OTTAWA - Ontario will not get shafted by federal plans to rein in the growth of Canada's $13.6-billion wealth-sharing program, Finance Minister Jim Flaherty says.

Flaherty is poised to unveil a plan Monday to constrain the growth of the equalization program -- a move that has set off alarm bells in Ontario as the province teeters on the brink of have-not status.

Premier Dalton McGuinty's government fears the federal government intends to rejig the program to ensure that the country's largest province will not qualify for hundreds of millions of dollars in equalization payments from Ottawa.

But Flaherty told The Canadian Press that's not his intention.

"That is not what this is about, no," he said in an interview.

Flaherty was planning to talk Sunday to his Ontario counterpart, Dwight Duncan, before meeting Monday with all provincial finance ministers to explain what he has in mind.

"It'll give me an opportunity to explain what Ontario's involvement would be were Ontario to be a recipient of equalization in the next fiscal year," he said.

"In fact, the news for Ontario is good.
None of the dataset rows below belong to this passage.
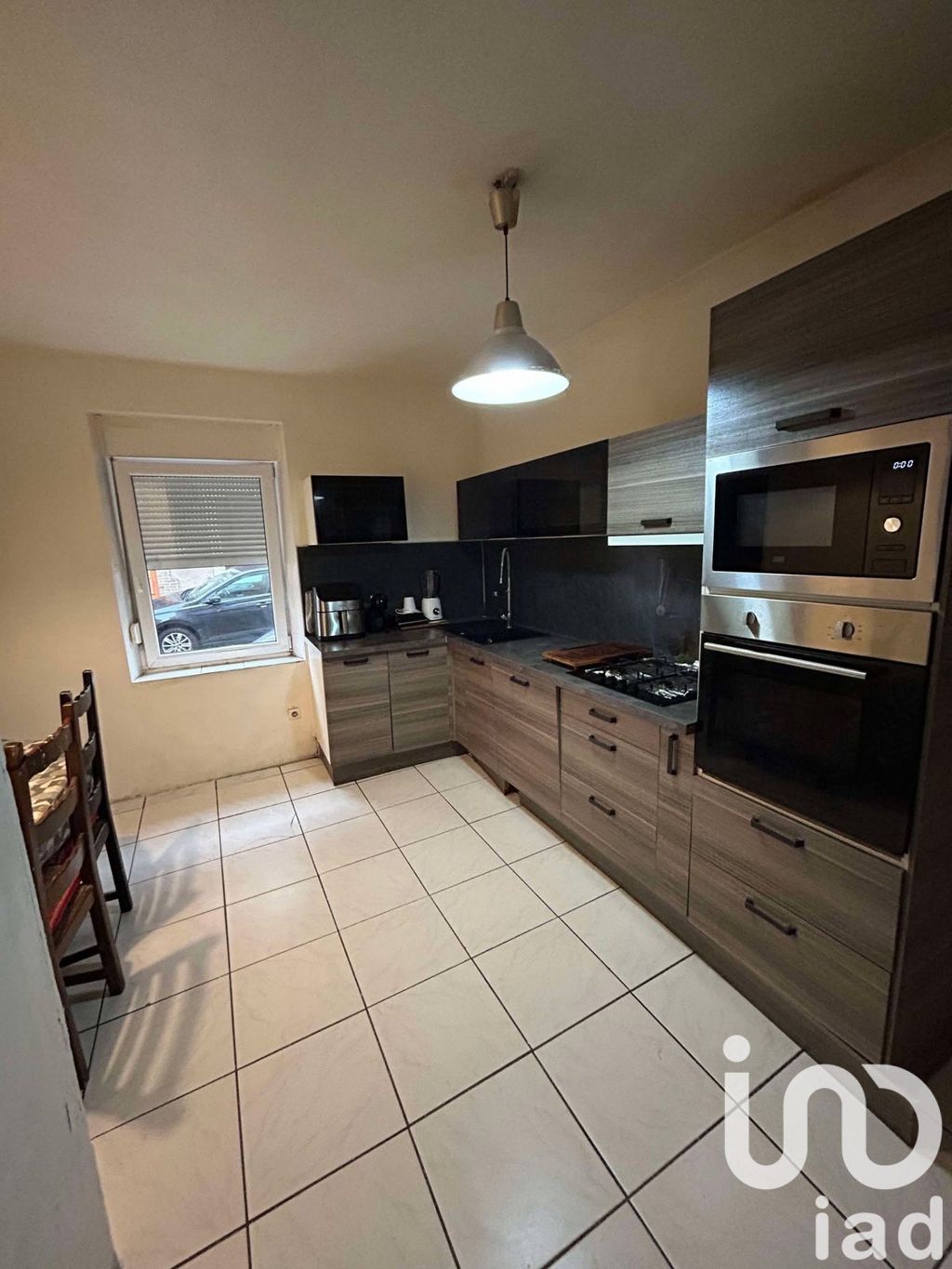 Achat maison à vendre 4 chambres 105 m² - Villerupt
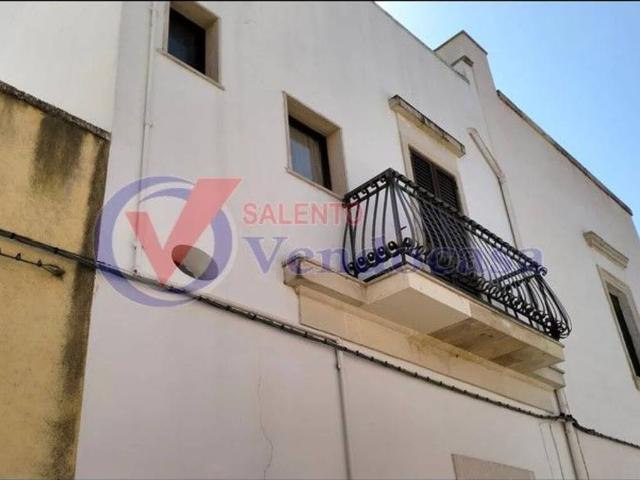 Villa Indipendente in vendita a Puglia, Lecce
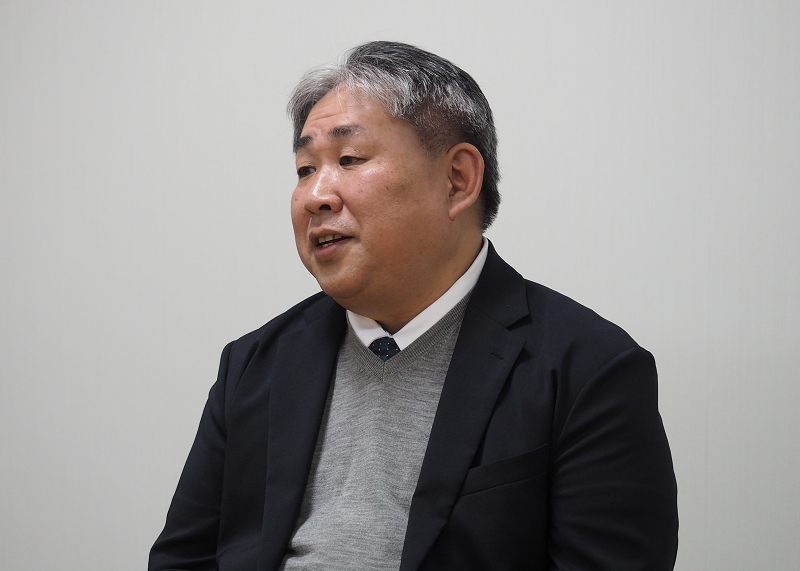 ホンダカーズ東京 技術サービス部 次長 村田 史明 様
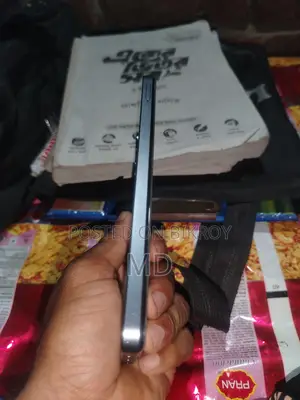 Realme Note 50 64 GB Blue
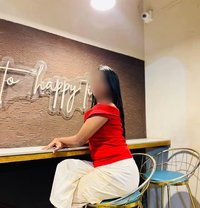 Sanjana jain - escort in Rajkot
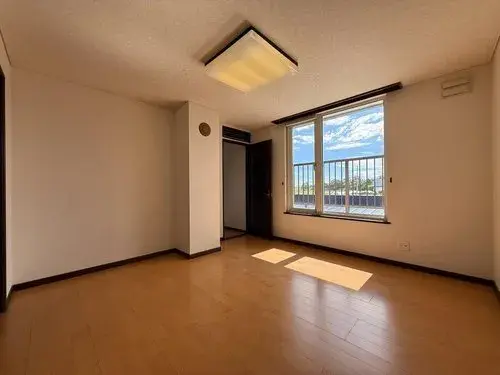 4LDK Property Iwamizawa City Hokkaido (7)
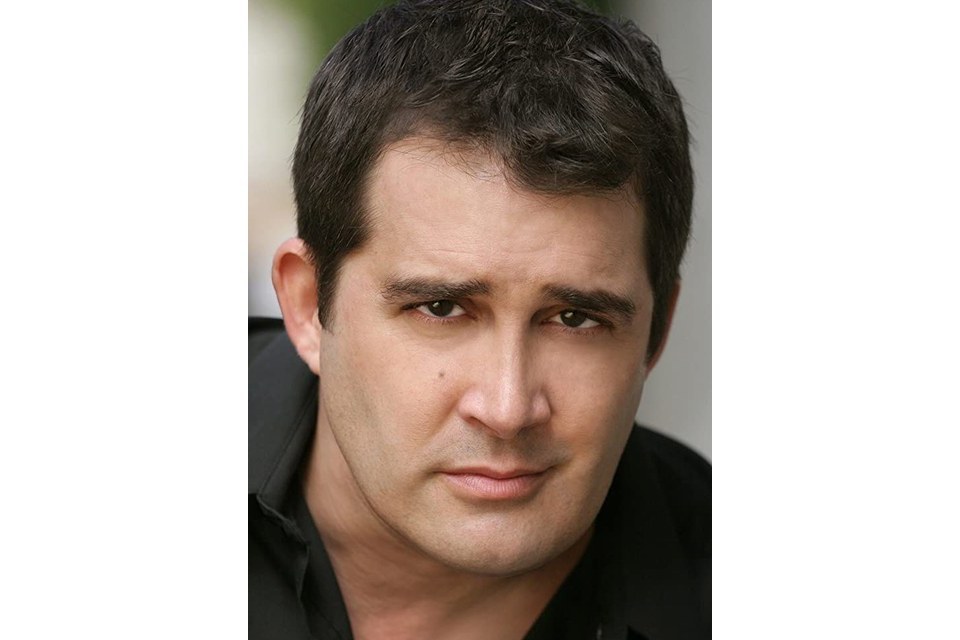 Scott Sahadi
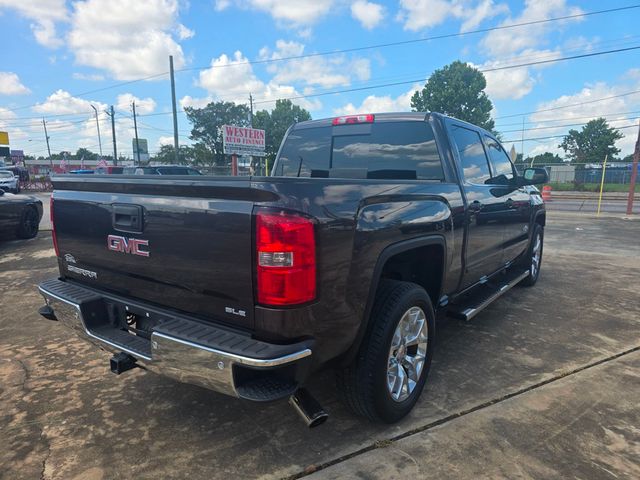 2015 GMC Sierra 1500 SLE - 23051002 - 3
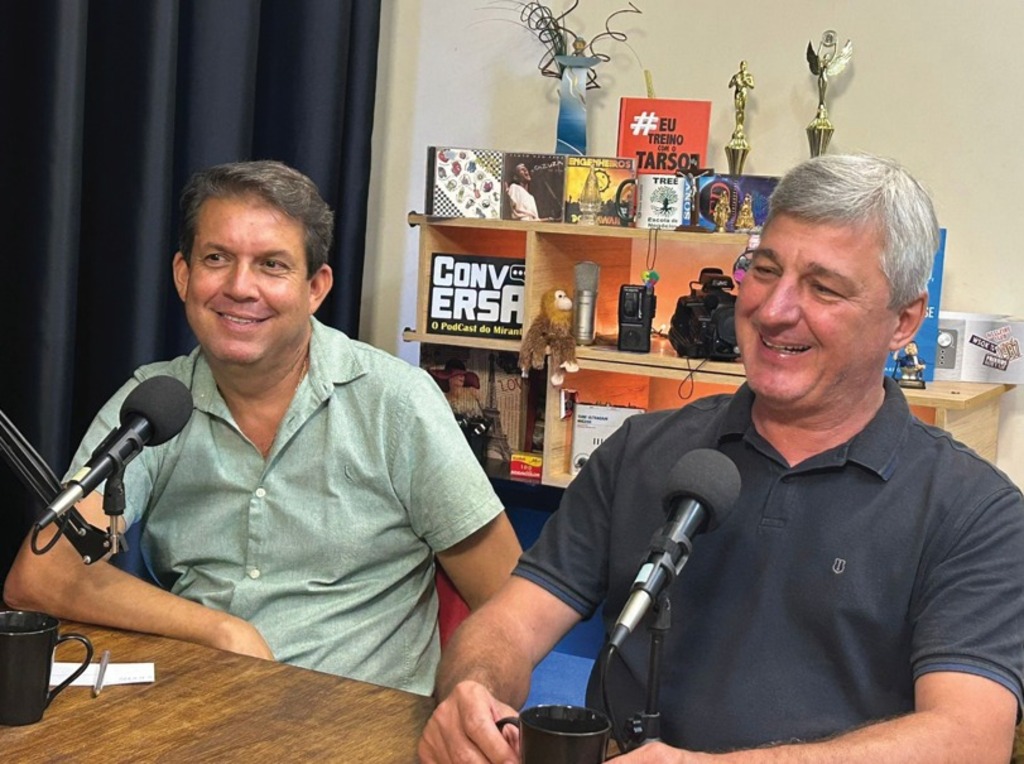 Eles compraram a Rádio da Barra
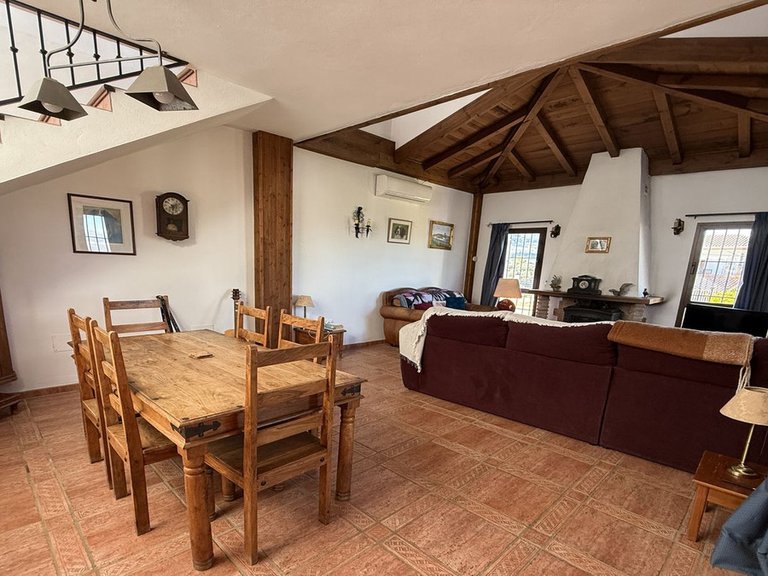 Villa for Sale in Alhaurín El Grande, Malaga 10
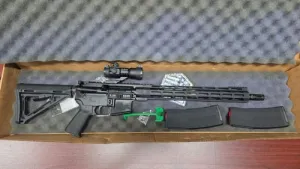 DIAMONDBACK DB15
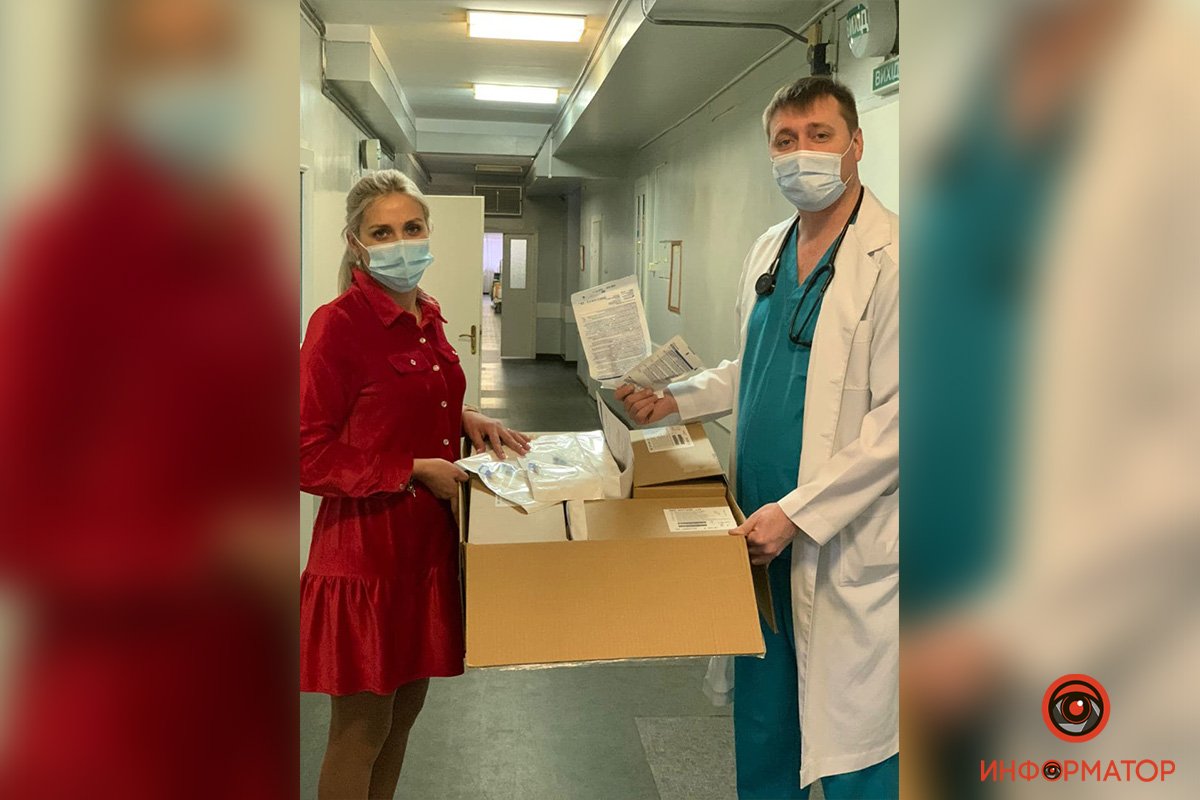 Также выражает благодарность сотрудникам областной детской больницы Также выражает благодарность сотрудникам областной детской больницы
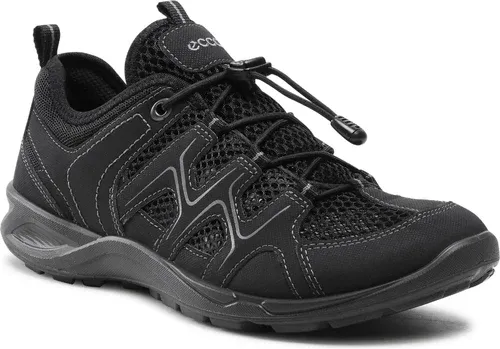 Trekingová obuv ECCO - Terracruise Lt W 82577351052 Black/Black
Ontario, in fact, will benefit substantially."

Ontario is the only province that has never received any payments under the 51-year-old equalization program, which is intended to ensure that have-not provinces are able to provide comparable services at taxation levels comparable to those in wealthy provinces.

However, a report by TD Economics last April projected that economically-battered Ontario will qualify for equalization of $400 million in 2010-11 and $1.3 billion the following year. Deteriorating economic conditions in the country's manufacturing heartland since the report's release could well hasten the province's descent into have-not status during the 2009-10 fiscal year.

On Friday, Duncan warned that the federal government will face a "tidal wave of anger and opposition" if it tries to preclude the province from receiving equalization.

"It appears as though what the federal government is going to do is to change the equalization formula to prevent Ontario from qualifying," Duncan said.

"So at the very time recession and the downturn in the economy in Ontario is happening, the federal government is looking for ways to not assist Ontario. So we will be really fighting this tooth and nail."

Flaherty predicted Duncan will "be saying quite a different thing once he understands what we're proposing to do.

"It's very simple, and that is that we have to constrain the growth of the plan. There'll be more money for those provinces entitled to equalization, and Ontario may well be entitled to equalization and there will be money for Ontario."

In the absence of any details, however, Flaherty's assurances were greeted with skepticism by the McGuinty government.

"After paying over $100 billion over five decades to the rest of Canada through equalization and not getting a penny in return, Ontarians should be more than a little skeptical of the latest noises coming from Ottawa," a provincial official said.

The official added that any changes that limit Ontario's ability "to fully benefit from the program for the first time would be hard to swallow given the challenges hitting our economy."

Flaherty acknowledged that Ontario's inclusion among equalization recipients would be costly to the federal treasury. But he said Ottawa would need to rein in the rate of growth of equalization payments, irrespective of Ontario's status.

"The reality is that the growth in equalization payments . . . is about 15 per cent per year and given what is happening in the world today, including in Canada, that is not sustainable. We could continue on that path, and we would run deficits and the equalization program would go bankrupt."

Flaherty said the unsustainable increases are due primarily to "unprecedented volatility" in natural resource prices.

The equalization formula adopted by the Harper government just last year, after acrimonious negotiations with the provinces, is based on the average fiscal capacity of all 10 provinces, including 50 per cent of their non-renewable natural resource revenues.

Because payments are based on a three-year average with a two-year time lag, Flaherty said the federal government could wind up "paying equalization on the basis of $140 per barrel oil at a time when, as you know, the price of oil is in the sixties."

Ontario's concern about Flaherty's intentions is based on bitter past experience. The impact of energy prices on the cost of equalization today is almost identical to conditions in the 1970s, when the federal government modified the program to prevent a recession-ravaged Ontario from qualifying.

Ontario's entry into the equalization program would be a double-whammy on the federal treasury. It would mean not only paying hundreds of millions to Ontario, but increased payments to the other six equalization-receiving provinces as well.

Equalization payments are currently capped so that no receiving province winds up with a fiscal capacity greater than that of the poorest non-recipient province, which is now Ontario. But if Ontario becomes a recipient, the cap would rise to next poorest province, British Columbia, whose fiscal capacity is much higher than Ontario's.

Alberta and Saskatchewan are the only other provinces that currently do not receive equalization.